-- begin --
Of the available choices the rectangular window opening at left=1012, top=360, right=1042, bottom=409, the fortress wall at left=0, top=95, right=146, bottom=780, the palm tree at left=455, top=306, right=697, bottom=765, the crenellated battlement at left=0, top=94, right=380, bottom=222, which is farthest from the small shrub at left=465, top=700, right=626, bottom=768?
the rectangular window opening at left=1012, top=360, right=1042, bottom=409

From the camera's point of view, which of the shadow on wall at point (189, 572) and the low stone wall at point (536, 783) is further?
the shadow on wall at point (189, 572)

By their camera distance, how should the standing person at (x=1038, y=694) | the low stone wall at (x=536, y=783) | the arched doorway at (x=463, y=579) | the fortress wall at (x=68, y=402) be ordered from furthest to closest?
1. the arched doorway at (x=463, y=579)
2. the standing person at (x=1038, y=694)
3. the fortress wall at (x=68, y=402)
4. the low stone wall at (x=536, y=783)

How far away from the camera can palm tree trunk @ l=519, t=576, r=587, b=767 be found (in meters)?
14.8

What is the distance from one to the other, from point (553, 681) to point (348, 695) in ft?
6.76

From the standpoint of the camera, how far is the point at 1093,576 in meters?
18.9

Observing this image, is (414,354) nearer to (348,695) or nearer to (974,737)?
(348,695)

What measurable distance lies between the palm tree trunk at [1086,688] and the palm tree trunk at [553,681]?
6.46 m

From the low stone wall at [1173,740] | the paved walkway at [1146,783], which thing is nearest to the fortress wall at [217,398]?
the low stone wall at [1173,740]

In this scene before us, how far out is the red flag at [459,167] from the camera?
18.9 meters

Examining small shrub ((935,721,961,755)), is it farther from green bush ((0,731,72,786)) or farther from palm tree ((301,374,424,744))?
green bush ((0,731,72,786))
-- end --
PROBLEM TO WORK ON:
Reproduce all of the data above line for line, without changing a single character.

ANSWER FOR THIS EXERCISE:
Of the available choices the rectangular window opening at left=1012, top=360, right=1042, bottom=409, the fortress wall at left=0, top=95, right=146, bottom=780, the palm tree at left=455, top=306, right=697, bottom=765, the crenellated battlement at left=0, top=94, right=380, bottom=222, which is farthest from the small shrub at left=465, top=700, right=626, bottom=768?
the rectangular window opening at left=1012, top=360, right=1042, bottom=409

From the camera's point of view, which of the shadow on wall at point (189, 572) and the low stone wall at point (536, 783) is further?
the shadow on wall at point (189, 572)

By their camera distance, how should the standing person at (x=1038, y=694) | the low stone wall at (x=536, y=783) | the arched doorway at (x=463, y=579) | the fortress wall at (x=68, y=402) be ordered from furthest to closest?
1. the arched doorway at (x=463, y=579)
2. the standing person at (x=1038, y=694)
3. the fortress wall at (x=68, y=402)
4. the low stone wall at (x=536, y=783)

How far away from the camera can palm tree trunk @ l=519, t=576, r=587, b=767 be found (in meters)?
14.8

What is the distance from one to the other, from point (553, 681) to point (348, 695) in ft?
6.76

From the standpoint of the camera, how far is the point at 1093,576 in meters?
18.9

Observing this image, is (414,354) nearer to (348,695) or nearer to (974,737)?
(348,695)

What measurable distance lies between the palm tree trunk at [1086,688] and the palm tree trunk at [553,681]?
6.46 m

From the low stone wall at [1173,740] | the paved walkway at [1146,783], which thing is nearest to the fortress wall at [217,398]?
the low stone wall at [1173,740]

In this scene before us, how far out is the red flag at [459,167] from the camera?
18.9 meters

Examining small shrub ((935,721,961,755)), is it farther from green bush ((0,731,72,786)) or farther from palm tree ((301,374,424,744))?
green bush ((0,731,72,786))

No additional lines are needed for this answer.